Monday 9 July 2018

Jailed Vietnamese Blogger Mother Mushroom Begins Hunger Strike


2018-07-06  
rfa
Jailed Vietnamese blogger Mother Mushroom is shown at her trial in Nha Trang, June 29, 2017.
Jailed Vietnamese blogger Mother Mushroom is shown at her trial in Nha Trang, June 29, 2017.
AFP



Jailed Vietnamese blogger Nguyen Ngoc Nhu Quynh, also known as Mother Mushroom, has begun a hunger strike in prison, citing authorities’ refusal to transfer her to a cell away from a hostile and threatening cellmate, her mother says.

Quynh told her mother, Nguyen Thi Tuyet Lan, in a phone call that she will now refuse to eat until she is moved, Lan told RFA’s Vietnamese Service on Friday.

“I was at home on July 6 and heard the phone ring, and I recognized the calling number from the prison,” Lan said, adding that she immediately picked up the phone and heard a voice directing her daughter to speak.

“My daughter said that from now on she won’t eat anything, not even the food that I send to her, until prison authorities address the requests that she has made,” she said.


The phone call lasted only five minutes, Lan said, and she was able to tell her daughter only to watch out for her health.

Quynh, also known by her blogger handle Mother Mushroom, had blogged about human rights abuses and official corruption for more than a decade.

She had also criticized the government’s response to a 2016 toxic waste spill by the Taiwan-owned Formosa Plastics Group that destroyed the livelihoods of tens of thousands of Vietnamese living in four coastal provinces.

Arrested on Oct. 10, 2016 she was sentenced in June 2017 to a decade in jail on charges of spreading “propaganda against the state” under Article 88 of Vietnam’s Penal Code.

Mental torture

Speaking to RFA in a report last week, Lan said that Quynh says she can no longer endure what she described as the mental torture of her life each day behind bars.

“I am now held in a cell with three other people, and one of them is always cursing me with the worst words I have ever heard,” Lan said her daughter told her. “She is so cruel that I cannot deal with her.”

Guards have turned down Quynh’s requests to be moved to another cell, calling her cellmate’s abusive behavior a case of “common quarrels,” Lan said, adding that her daughter has asked her now to visit her once a month to make sure she is still alive.

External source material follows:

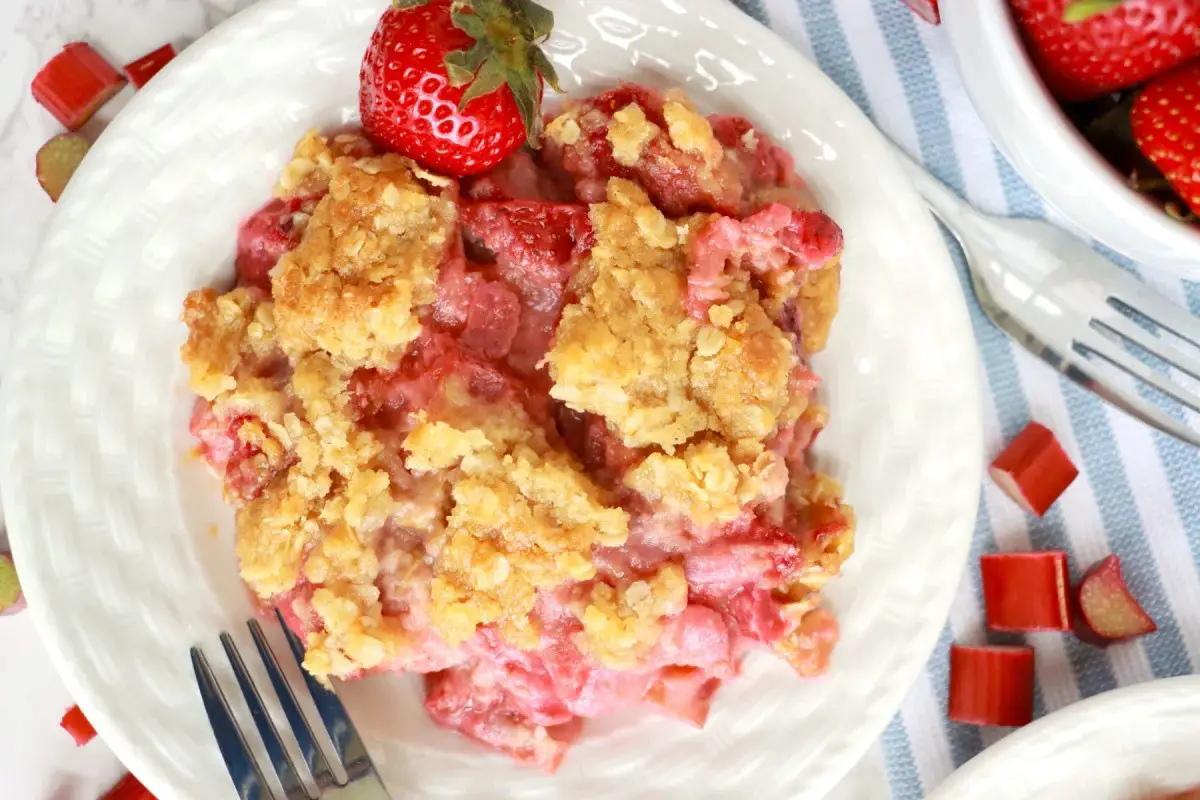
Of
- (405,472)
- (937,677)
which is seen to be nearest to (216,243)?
(405,472)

Acting under pressure from Vietnam’s embassy in Bangkok and Thai police, the Foreign Correspondents’ Club of Thailand (FCCT) meanwhile canceled a scheduled showing of a documentary describing the hardships faced by Quynh’s family following her arrest.

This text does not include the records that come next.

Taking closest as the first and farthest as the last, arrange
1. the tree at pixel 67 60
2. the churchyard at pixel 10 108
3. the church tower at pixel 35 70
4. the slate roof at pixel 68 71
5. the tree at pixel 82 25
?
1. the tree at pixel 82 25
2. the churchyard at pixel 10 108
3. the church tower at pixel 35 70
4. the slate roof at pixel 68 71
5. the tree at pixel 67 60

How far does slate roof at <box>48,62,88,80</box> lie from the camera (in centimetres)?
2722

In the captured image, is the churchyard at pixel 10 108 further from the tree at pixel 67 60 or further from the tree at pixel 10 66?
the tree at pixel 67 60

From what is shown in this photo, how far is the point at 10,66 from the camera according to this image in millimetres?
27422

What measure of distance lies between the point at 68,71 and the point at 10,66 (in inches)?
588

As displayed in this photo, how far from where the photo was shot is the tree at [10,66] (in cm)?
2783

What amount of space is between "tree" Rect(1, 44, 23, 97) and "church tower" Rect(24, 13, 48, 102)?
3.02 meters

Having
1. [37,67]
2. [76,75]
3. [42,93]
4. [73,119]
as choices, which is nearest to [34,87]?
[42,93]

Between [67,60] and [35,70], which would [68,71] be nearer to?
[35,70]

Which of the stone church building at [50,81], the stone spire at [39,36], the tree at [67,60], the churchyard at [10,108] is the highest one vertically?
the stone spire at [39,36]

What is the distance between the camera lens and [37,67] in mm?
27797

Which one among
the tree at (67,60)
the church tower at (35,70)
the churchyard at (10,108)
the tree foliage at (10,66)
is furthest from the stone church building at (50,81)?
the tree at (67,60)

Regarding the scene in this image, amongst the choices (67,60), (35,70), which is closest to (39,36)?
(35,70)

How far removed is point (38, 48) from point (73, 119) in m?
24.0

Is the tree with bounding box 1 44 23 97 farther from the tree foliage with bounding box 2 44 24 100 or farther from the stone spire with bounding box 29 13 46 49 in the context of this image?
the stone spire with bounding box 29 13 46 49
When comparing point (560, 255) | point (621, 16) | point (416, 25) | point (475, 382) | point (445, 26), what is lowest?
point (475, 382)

Called “When Mother’s Away,” the film was described on July 5 by deputy spokesperson for Vietnam’s foreign ministry Ngo Toan Thang as containing fabricated information about a lawfully convicted criminal.

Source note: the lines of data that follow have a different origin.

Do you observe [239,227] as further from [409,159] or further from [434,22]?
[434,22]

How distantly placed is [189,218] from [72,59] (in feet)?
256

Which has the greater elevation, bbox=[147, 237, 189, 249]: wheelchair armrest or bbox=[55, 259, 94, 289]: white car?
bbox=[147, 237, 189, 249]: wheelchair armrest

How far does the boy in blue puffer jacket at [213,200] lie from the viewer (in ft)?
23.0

Speaking to RFA, Quynh’s mother Nguyen Thi Tuyet Lan said the film accurately tells the story of her family’s daily life.

“It is a true story about our family. I don’t know what is not true about this film,” Lan said.

Not surprised

Grace Bui, a Vietnamese activist living in Thailand, said she was not surprised to hear the film’s showing had been canceled.

“This is not the first time that Thailand has banned something related to the human rights situation in Vietnam,” Bui said.

“Last year, they did not allow Human Rights Watch to hold an event announcing their human rights report on Vietnam,” she said.

Writing on his Facebook page on July 4, attorney Trinh Hoi, a representative of the U.S.-based organization VOICE, which is promoting the film, said that “Hanoi can use all kinds of tricks to ban the film about Mother Mushroom.”

“But truth is truth. No matter how difficult it is, I will promote the film wherever truth is respected.”

Reported by RFA’s Vietnamese Service. Translated by Viet Ha. Written in English by Richard Finney.